WHAT IS ASKED
1/ In the King Arthur plot diagram passage below, how old is Arthur when he is crowned king?
2/ Extend the King Arthur plot diagram passage below, starting after its final sentence.

SELECTED PASSAGE
☆ ☆ ☆ ☆

Students can create a storyboard capturing the narrative arc in a work with a six-cell storyboard containing the major parts of the plot diagram. For each cell, have students create a scene that follows the book in sequence using: Exposition, Conflict, Rising Action, Climax, Falling Action, and Resolution.



Example King Arthur Plot Diagram

Exposition

Arthur, son of the Late King Uther Pendragon, pulls a sword from a stone. This act proves that he is the rightful king of England. At sixteen, Arthur is crowned king and Merlin becomes one of his most valuable advisers.


Conflict

Arthur's half-sister, Morgana Le Fay, threatens Camelot and Arthur with sorcery. After facing many battles to protect his throne, Arthur must defend his throne and prove that he is worthy of leading Camelot and England. He battles all of the would-be kings and nearly falls, but for the aid of Merlin’s magic. Morgana’s evil works against Arthur in the battles, but Merlin is more powerful.


Rising Action

King Arthur institutes the Knights of the Round Table after marrying Guinevere. Only the most worthy of knights may sit at the enormous table created by Merlin. Sir Lancelot becomes one of the mightiest champions for Queen Guinevere. Also, Arthur and Guinevere foster Mordred, the son of Arthur and his half-sister Morgana Le Fay.

☆ ☆ ☆ ☆

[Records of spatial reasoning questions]
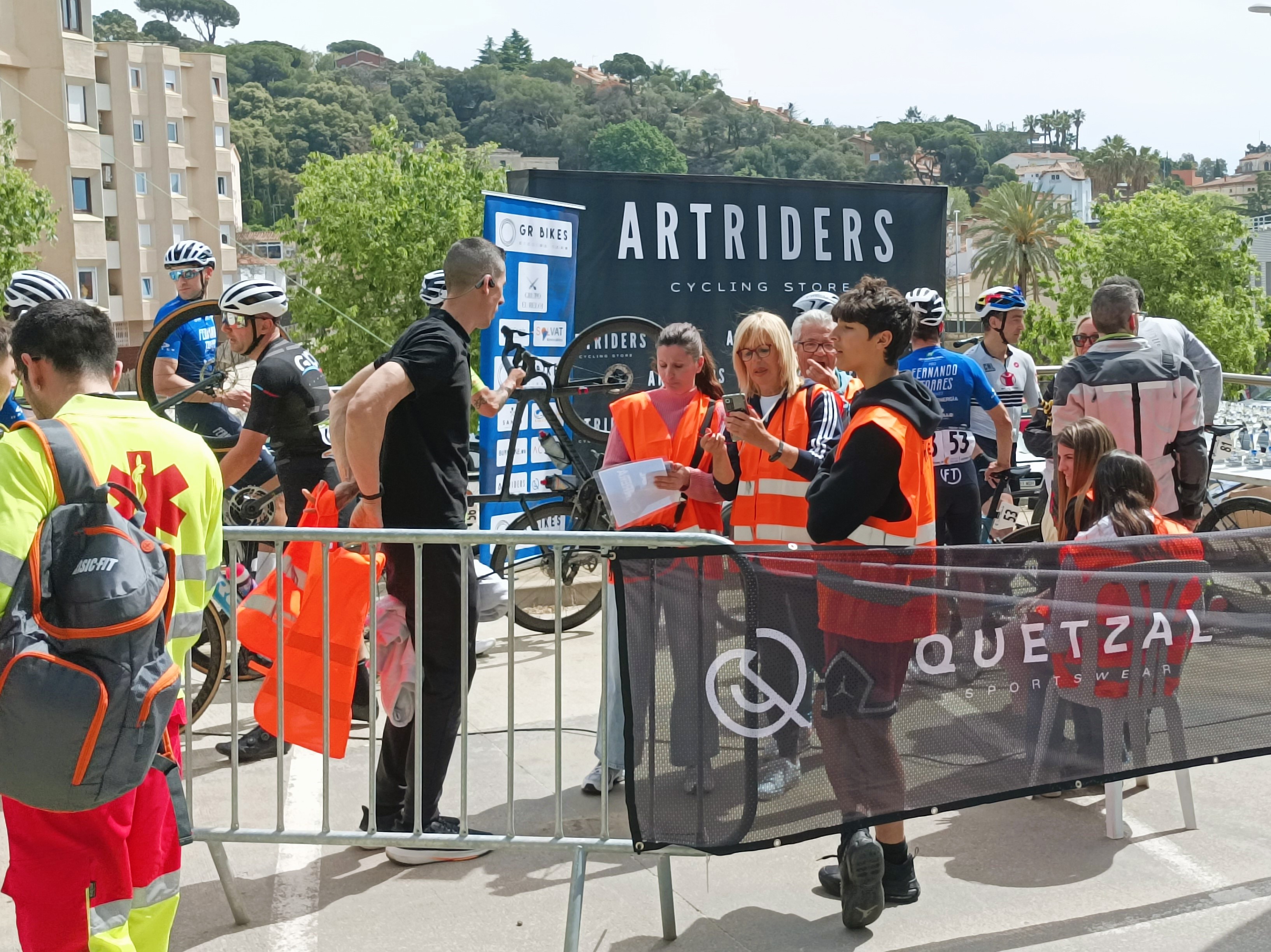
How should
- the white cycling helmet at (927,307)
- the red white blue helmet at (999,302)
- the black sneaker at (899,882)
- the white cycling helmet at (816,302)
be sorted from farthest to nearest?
the red white blue helmet at (999,302), the white cycling helmet at (816,302), the white cycling helmet at (927,307), the black sneaker at (899,882)

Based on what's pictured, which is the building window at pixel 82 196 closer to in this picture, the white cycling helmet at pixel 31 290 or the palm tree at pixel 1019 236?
the palm tree at pixel 1019 236

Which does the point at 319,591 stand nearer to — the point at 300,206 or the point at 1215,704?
the point at 1215,704

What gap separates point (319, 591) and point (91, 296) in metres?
76.6

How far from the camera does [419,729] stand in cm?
423

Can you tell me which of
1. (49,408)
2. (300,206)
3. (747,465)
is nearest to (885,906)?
(747,465)

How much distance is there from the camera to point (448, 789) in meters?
5.37

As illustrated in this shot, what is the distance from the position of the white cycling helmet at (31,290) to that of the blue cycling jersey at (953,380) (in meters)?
4.35

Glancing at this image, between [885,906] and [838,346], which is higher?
[838,346]

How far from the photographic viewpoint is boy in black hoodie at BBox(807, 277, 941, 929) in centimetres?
382

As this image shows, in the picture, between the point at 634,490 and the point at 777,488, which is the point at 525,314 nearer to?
the point at 634,490

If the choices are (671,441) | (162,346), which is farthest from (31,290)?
(671,441)

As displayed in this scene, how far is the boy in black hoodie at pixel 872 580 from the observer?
382cm

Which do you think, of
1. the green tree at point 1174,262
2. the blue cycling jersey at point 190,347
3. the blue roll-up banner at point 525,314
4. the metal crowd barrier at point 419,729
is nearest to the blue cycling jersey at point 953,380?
the blue roll-up banner at point 525,314

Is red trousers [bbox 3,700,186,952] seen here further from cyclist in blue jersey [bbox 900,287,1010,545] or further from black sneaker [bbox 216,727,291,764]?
cyclist in blue jersey [bbox 900,287,1010,545]
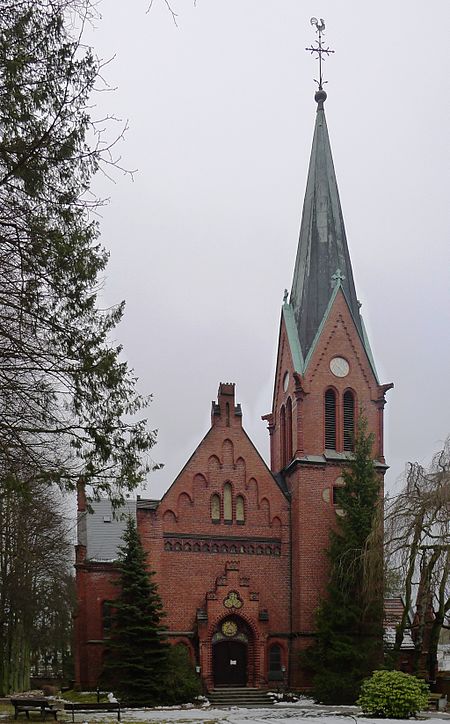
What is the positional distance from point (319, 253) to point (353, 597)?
53.4 ft

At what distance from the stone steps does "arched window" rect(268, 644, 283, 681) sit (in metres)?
1.03

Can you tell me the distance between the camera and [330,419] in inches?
1604

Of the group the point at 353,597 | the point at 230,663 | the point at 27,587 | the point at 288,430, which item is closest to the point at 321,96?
the point at 288,430

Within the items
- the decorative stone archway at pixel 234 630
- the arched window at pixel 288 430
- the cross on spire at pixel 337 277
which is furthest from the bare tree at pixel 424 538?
the cross on spire at pixel 337 277

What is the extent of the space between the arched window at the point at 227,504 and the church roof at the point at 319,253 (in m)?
6.91

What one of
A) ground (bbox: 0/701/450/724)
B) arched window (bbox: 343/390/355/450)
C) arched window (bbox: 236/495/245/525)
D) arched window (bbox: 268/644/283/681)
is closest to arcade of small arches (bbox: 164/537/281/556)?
arched window (bbox: 236/495/245/525)

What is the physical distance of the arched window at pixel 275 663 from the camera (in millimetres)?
36969

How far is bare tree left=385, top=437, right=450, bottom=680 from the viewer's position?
1222 inches

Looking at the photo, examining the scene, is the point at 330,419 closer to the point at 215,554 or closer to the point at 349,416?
the point at 349,416

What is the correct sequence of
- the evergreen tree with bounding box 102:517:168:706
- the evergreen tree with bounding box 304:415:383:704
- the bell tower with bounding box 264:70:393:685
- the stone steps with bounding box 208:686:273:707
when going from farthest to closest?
1. the bell tower with bounding box 264:70:393:685
2. the stone steps with bounding box 208:686:273:707
3. the evergreen tree with bounding box 304:415:383:704
4. the evergreen tree with bounding box 102:517:168:706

☆ ☆ ☆ ☆

WRITTEN RESPONSES
1/ Arthur is crowned king at sixteen.

2/
Climax

Morgana tells Mordred that Arthur is his father and that Mordred is heir to the Camelot throne. Morgana poisons his mind against his father. Mordred begins to conjure up ways to destroy Arthur and claim the throne for himself. Mordred and Morgana plan to strike while many of the knights are on a quest for the Holy Grail.


Falling Action

Mordred is able to prove that Lancelot and Guinevere are having an affair. Arthur is heartbroken. Guinevere is sentenced to burn at the stake, but is saved by Lancelot.


Resolution

Mordred and Arthur wind up in a vicious battle. Though Arthur succeeds at killing Mordred and foiling Morgana’s plan, Arthur, too, is mortally wounded and so ends the fairy-tale existence of Camelot, Arthur and his Knights of the Round Table.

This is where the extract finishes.